Una expresión consternada apareció en su cara. Desplazó el hombro para eludir mi contacto. Le deslicé la mano por el hombro y le cogí la muñeca.

– Después de todo lo que ha ocurrido, no es de extrañar que estés confusa -dije-. La muerte de tu madre…

– No estoy en absoluto confusa -dijo ella-. La muerte de mi madre es lo que me ha hecho verlo todo claro. Pensar en lo que quería y lo que no quería. Pensar también en lo que tú quieres.

Le tiré de la mano.

– Vuelve al sofá, por favor. Estás cansada.

Ella se zafó y endureció el tono.

– ¡No repitas eso! ¡Es lo único que me dices siempre! A veces… a veces pienso que quieres tenerme cansada, que te gusta que esté cansada.

La miré asombrado, horrorizado.

– ¿Cómo puedes decir eso? Quiero que estés bien. Quiero que seas feliz.

– Pero ¿no lo ves? No estaré bien ni seré feliz si me caso contigo.
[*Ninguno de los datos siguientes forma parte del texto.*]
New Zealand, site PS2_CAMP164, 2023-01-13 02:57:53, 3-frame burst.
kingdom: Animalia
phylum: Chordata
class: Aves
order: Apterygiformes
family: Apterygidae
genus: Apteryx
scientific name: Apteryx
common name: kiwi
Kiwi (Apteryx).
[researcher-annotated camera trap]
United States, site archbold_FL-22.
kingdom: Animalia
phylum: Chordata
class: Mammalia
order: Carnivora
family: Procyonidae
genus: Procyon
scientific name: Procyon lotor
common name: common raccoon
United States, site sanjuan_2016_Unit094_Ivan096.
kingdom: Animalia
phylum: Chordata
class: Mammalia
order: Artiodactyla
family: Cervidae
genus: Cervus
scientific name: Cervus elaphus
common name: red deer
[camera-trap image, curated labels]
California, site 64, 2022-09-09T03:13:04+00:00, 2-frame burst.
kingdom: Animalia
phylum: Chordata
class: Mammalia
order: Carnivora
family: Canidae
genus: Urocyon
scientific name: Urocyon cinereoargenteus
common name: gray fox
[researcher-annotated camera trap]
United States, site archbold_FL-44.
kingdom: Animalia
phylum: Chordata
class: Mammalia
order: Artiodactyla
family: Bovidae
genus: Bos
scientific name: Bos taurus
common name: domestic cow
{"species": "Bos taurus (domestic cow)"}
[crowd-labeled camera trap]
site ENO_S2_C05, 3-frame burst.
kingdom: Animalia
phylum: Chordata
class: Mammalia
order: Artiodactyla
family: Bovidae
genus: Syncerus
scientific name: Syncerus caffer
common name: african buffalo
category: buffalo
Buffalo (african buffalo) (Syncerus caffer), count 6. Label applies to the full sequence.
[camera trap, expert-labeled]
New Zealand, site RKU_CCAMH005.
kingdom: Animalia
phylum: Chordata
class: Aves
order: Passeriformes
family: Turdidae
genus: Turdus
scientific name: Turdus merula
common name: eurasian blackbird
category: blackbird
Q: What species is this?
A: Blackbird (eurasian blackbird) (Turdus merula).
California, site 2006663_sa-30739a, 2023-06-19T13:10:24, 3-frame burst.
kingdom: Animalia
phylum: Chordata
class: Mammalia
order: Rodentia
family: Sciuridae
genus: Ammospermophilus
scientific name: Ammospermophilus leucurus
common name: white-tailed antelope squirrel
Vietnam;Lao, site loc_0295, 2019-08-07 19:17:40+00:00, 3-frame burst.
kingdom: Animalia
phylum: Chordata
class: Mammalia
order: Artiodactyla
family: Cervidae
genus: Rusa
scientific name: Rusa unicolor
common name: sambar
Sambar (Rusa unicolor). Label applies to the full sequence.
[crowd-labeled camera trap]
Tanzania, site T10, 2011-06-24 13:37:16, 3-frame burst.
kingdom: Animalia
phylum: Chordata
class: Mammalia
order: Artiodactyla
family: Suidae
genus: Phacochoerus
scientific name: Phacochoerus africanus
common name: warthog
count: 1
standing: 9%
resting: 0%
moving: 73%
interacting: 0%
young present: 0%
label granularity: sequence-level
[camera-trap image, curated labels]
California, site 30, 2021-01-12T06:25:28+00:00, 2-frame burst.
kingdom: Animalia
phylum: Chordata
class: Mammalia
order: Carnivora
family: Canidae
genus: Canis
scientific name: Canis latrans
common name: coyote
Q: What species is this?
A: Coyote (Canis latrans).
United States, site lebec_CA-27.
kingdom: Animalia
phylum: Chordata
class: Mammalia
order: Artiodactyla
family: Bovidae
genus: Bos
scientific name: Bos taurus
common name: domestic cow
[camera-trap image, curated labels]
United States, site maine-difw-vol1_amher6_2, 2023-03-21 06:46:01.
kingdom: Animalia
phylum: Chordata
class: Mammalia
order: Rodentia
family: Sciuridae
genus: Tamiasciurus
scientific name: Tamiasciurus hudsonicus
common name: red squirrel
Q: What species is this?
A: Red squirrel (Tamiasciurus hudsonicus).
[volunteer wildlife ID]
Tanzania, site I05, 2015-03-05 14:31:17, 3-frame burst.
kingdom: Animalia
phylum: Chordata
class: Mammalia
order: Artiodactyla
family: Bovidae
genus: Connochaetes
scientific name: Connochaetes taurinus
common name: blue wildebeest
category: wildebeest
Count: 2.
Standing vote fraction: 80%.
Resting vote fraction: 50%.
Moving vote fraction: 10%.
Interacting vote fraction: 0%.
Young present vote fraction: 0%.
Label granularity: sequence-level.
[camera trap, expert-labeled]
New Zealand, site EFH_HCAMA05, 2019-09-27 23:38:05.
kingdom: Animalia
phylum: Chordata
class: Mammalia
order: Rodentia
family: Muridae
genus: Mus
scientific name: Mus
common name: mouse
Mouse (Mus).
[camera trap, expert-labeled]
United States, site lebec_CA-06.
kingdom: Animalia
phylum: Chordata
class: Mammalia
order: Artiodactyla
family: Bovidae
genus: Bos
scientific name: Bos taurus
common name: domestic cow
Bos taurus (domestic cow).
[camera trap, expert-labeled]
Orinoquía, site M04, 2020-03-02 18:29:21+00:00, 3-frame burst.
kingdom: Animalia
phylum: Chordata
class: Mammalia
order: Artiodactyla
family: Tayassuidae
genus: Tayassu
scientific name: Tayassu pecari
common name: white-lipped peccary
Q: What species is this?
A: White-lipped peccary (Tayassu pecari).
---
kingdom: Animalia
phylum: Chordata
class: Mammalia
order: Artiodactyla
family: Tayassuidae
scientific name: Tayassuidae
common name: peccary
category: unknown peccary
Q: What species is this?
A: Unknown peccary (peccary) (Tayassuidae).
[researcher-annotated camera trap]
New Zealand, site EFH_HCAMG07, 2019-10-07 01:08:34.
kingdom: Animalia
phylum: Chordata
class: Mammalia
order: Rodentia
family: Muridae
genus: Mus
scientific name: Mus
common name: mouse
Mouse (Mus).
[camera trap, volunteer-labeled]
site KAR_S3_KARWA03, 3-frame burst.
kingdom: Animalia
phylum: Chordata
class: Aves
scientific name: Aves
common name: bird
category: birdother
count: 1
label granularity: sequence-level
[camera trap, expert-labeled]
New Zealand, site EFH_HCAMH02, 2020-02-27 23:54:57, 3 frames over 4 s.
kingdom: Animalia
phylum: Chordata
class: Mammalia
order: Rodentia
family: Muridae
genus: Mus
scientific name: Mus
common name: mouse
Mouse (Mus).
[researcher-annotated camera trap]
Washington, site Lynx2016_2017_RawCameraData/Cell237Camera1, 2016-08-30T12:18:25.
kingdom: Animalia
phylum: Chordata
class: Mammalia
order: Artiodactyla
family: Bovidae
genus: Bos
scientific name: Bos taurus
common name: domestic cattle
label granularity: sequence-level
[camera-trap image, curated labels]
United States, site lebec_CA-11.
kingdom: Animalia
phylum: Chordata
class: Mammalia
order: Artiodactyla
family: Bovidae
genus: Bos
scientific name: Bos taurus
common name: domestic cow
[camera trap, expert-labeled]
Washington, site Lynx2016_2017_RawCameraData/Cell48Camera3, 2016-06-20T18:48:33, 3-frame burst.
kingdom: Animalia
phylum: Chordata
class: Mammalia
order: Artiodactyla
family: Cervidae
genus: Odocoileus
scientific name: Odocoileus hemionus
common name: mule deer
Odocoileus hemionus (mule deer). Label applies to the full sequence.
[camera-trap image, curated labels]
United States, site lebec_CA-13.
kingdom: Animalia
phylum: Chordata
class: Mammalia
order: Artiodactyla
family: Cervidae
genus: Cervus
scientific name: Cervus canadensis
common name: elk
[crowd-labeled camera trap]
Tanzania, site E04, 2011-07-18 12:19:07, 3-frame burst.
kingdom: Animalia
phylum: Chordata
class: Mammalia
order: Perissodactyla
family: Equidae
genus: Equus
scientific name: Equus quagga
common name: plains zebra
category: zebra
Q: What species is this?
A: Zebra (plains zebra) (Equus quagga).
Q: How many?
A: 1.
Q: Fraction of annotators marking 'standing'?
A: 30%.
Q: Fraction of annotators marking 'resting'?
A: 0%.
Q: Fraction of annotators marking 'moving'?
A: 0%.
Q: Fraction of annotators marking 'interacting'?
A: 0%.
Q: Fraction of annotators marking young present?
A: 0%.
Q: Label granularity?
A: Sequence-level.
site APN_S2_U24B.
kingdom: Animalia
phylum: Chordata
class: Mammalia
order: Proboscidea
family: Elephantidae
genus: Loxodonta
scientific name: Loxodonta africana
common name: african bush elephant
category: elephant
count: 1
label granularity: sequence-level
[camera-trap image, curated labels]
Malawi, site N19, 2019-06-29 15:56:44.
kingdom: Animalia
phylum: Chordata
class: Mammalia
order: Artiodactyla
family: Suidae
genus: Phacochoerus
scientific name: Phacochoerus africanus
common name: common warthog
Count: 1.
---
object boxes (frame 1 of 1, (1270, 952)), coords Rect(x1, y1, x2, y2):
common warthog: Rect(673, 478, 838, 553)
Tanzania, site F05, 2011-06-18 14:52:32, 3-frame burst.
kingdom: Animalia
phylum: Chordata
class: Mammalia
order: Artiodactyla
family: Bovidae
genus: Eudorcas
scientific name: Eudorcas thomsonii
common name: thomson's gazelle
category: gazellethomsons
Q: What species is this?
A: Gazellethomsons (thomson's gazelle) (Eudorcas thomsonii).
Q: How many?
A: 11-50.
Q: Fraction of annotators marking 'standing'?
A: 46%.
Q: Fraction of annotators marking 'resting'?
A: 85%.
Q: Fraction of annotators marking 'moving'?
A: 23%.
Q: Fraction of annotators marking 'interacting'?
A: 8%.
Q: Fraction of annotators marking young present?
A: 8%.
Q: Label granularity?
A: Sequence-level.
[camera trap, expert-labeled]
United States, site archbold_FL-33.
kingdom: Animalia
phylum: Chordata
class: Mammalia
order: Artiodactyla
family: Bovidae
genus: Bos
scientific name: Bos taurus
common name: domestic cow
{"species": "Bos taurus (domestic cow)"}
Debí de estremecerme. Su expresión se tornó más benévola, y añadió:

– Lo siento, pero es la verdad. Ojalá no lo fuese. No quiero hacerte daño. Te aprecio demasiado. Pero creo que preferirías que sea sincera contigo, en vez de convertirme en tu mujer sabiendo en el fondo de mi corazón que no…, en fin, que no te quería.

Bajó la voz al decir estas últimas palabras, pero me miraba a los ojos con los suyos tan fijos que empecé a asustarme. Busqué de nuevo su mano.

– Caroline, por favor. Piensa lo que estás diciendo, por favor.

Ella movió la cabeza y se le formaron arrugas en la cara.

– No he parado de pensar desde el entierro de madre. He pensado tanto que los pensamientos se me han enredado como cuerdas. Sólo ahora han empezado a aclararse.